> _TEXT BLOCK_
Taking Back Our Stolen History
Australian Archbishop Steps Down after Cover-Up Conviction for Child Sex Abuse
Australian Archbishop Steps Down after Cover-Up Conviction for Child Sex Abuse

Australian Archbishop Steps Down after Cover-Up Conviction for Child Sex Abuse

An Australian archbishop said that he will stand aside but does not intend to resign after becoming the most senior Roman Catholic cleric in the world to be convicted of covering up child sex abuse. Archbishop of Adelaide Philip Wilson was convicted on May 22, 2018 in the Newcastle Local Court, north of Sydney, of concealing the sexual abuse of two altar boys by a pedophile priest in the 1970s. The 67-year-old Wilson, who has Alzheimer’s disease, was released on bail and faces a prison term of up to two years when he is sentenced next month.

In this image made from video, Archbishop Philip Wilson, center, heads to Newcastle Local Court, north of Sydney, Australia Tuesday, May 22, 2018. The Australian archbishop who was the most senior Roman Catholic cleric in the world charged with covering up child sex abuse was convicted Tuesday. (Australian Broadcasting Corporation via AP)

He said he would stand aside on Friday after administrative arrangements were made to manage his archdiocese. Wilson also said he was still discussing the magistrate’s decision with his lawyers. “While I do so, it is appropriate that, in the light of some of his Honor’s findings, I stand aside from my duties as archbishop,” Wilson said in a statement. “If at any point in time it becomes necessary or appropriate for me to take more formal steps, including by resigning as archbishop, then I will do so,” he added. He has not said whether he is considering an appeal.

> _WORK TO BE COMPLETED_
Transcribe the part of the article on the Australian archbishop between "An Australian archbishop" and "Corporation via AP)", inclusive.

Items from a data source
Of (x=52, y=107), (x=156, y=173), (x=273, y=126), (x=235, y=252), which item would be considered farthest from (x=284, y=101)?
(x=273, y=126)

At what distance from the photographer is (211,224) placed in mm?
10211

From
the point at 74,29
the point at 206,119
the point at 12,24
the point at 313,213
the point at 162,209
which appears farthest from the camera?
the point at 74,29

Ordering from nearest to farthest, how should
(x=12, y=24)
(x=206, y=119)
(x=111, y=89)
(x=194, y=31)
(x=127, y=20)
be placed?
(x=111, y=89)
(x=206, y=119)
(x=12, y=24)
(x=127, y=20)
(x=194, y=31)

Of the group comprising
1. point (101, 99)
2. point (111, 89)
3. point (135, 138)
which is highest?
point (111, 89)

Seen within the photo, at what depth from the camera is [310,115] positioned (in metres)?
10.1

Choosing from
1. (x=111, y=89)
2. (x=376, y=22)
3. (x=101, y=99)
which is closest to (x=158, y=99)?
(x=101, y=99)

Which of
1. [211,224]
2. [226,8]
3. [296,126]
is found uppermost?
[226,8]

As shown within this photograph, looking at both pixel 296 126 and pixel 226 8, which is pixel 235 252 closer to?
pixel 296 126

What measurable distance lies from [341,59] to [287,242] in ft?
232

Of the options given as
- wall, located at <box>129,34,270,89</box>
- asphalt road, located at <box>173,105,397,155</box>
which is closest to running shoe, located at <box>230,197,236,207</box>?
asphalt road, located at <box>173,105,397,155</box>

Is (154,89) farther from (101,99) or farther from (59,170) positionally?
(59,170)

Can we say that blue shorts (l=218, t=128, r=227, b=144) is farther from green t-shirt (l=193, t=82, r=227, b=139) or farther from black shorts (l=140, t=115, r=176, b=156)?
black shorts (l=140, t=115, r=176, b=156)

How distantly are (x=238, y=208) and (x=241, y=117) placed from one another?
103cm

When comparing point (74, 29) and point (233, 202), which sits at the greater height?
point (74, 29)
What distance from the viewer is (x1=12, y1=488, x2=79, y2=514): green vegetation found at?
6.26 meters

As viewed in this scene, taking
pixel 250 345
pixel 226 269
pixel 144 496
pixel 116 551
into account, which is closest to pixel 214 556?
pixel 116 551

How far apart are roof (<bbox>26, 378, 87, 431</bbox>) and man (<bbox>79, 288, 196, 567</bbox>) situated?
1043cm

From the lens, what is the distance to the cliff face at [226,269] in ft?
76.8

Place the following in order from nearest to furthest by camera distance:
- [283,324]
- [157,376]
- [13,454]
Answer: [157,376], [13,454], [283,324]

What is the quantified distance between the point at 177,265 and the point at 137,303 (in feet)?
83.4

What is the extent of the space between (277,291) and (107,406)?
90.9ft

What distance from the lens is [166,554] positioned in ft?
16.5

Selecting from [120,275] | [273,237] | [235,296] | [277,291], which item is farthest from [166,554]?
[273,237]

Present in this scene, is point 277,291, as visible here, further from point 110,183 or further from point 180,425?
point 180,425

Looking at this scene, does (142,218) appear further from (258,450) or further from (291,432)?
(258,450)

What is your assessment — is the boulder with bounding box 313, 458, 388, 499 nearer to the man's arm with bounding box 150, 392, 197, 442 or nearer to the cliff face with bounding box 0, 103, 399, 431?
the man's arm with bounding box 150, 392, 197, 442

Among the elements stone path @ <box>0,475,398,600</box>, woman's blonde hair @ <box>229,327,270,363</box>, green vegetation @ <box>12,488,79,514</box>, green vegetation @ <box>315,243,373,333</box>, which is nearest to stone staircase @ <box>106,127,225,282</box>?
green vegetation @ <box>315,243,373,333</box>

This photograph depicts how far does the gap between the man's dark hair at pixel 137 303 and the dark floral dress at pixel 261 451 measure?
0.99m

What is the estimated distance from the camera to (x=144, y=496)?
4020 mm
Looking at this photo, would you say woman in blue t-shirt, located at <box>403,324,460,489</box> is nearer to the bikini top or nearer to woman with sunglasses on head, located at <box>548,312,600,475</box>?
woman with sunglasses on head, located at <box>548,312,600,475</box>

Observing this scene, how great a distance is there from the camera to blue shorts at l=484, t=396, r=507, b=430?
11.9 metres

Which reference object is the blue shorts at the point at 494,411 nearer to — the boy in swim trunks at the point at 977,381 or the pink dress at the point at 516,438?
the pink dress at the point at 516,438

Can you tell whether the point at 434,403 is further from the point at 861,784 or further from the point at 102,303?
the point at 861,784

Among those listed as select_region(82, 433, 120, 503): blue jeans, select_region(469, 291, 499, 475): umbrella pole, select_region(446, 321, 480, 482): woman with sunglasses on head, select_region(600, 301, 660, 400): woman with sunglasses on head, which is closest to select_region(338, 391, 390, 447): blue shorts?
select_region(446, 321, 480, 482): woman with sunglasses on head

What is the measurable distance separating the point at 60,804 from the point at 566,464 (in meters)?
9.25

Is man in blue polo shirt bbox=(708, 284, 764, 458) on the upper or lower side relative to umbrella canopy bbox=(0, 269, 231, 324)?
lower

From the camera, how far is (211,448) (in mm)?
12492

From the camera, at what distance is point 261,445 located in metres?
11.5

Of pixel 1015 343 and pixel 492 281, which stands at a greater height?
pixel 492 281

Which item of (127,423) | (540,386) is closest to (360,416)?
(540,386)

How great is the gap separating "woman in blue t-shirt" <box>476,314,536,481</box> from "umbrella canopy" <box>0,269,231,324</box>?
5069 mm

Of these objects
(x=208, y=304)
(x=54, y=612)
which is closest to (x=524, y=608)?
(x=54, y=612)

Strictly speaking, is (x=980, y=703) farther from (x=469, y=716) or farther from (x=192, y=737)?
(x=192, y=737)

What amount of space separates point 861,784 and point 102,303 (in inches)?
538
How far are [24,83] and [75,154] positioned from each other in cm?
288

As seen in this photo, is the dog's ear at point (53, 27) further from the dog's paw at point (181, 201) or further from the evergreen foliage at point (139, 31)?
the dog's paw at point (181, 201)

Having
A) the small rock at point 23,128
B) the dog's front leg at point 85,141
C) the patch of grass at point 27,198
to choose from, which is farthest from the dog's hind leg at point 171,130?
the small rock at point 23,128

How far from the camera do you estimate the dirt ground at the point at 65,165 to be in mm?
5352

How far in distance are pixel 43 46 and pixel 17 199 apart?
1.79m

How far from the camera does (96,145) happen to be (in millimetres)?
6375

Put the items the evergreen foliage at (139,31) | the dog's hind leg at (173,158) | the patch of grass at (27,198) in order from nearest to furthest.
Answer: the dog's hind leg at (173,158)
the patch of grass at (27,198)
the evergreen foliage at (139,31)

--

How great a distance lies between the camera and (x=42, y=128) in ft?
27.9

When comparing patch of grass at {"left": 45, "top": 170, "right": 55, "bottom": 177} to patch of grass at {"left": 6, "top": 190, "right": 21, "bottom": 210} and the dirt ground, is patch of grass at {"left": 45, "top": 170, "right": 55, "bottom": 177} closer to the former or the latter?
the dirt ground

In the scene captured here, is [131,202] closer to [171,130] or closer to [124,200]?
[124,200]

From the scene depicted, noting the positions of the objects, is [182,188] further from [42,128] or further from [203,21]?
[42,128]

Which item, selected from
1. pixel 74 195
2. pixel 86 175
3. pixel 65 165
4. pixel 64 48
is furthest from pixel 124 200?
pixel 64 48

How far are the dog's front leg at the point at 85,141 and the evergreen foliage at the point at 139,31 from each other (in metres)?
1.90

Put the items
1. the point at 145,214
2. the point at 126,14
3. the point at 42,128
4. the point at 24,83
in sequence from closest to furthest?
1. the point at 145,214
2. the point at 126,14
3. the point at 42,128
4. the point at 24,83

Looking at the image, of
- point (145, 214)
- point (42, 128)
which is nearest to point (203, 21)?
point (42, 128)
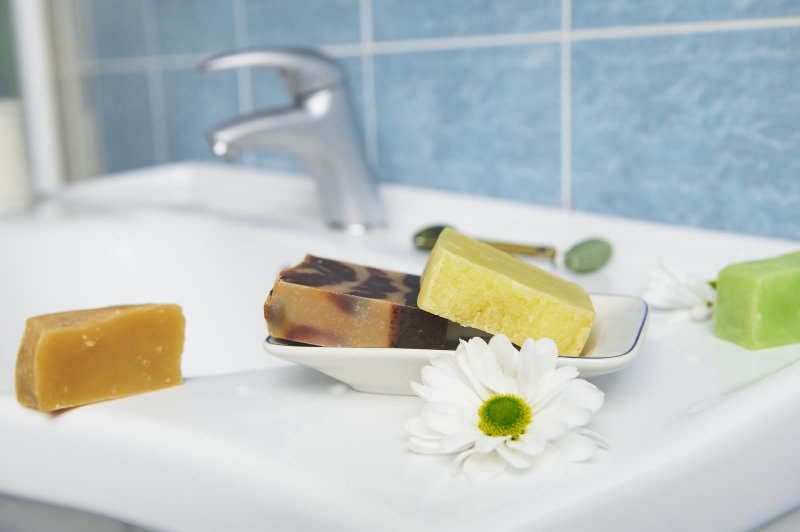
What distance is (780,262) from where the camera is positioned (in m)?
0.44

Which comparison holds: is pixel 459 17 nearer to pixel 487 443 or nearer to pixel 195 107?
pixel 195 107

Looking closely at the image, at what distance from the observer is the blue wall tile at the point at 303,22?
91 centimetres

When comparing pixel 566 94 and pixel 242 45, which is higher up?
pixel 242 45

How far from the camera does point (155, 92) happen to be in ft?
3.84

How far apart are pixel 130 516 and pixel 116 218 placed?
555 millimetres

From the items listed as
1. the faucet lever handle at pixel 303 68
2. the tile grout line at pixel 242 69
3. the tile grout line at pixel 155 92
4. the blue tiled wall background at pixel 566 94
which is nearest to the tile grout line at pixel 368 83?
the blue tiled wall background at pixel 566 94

> _REPLY_
An Australian archbishop said that he will stand aside but does not intend to resign after becoming the most senior Roman Catholic cleric in the world to be convicted of covering up child sex abuse. Archbishop of Adelaide Philip Wilson was convicted on May 22, 2018 in the Newcastle Local Court, north of Sydney, of concealing the sexual abuse of two altar boys by a pedophile priest in the 1970s. The 67-year-old Wilson, who has Alzheimer’s disease, was released on bail and faces a prison term of up to two years when he is sentenced next month.

In this image made from video, Archbishop Philip Wilson, center, heads to Newcastle Local Court, north of Sydney, Australia Tuesday, May 22, 2018. The Australian archbishop who was the most senior Roman Catholic cleric in the world charged with covering up child sex abuse was convicted Tuesday. (Australian Broadcasting Corporation via AP)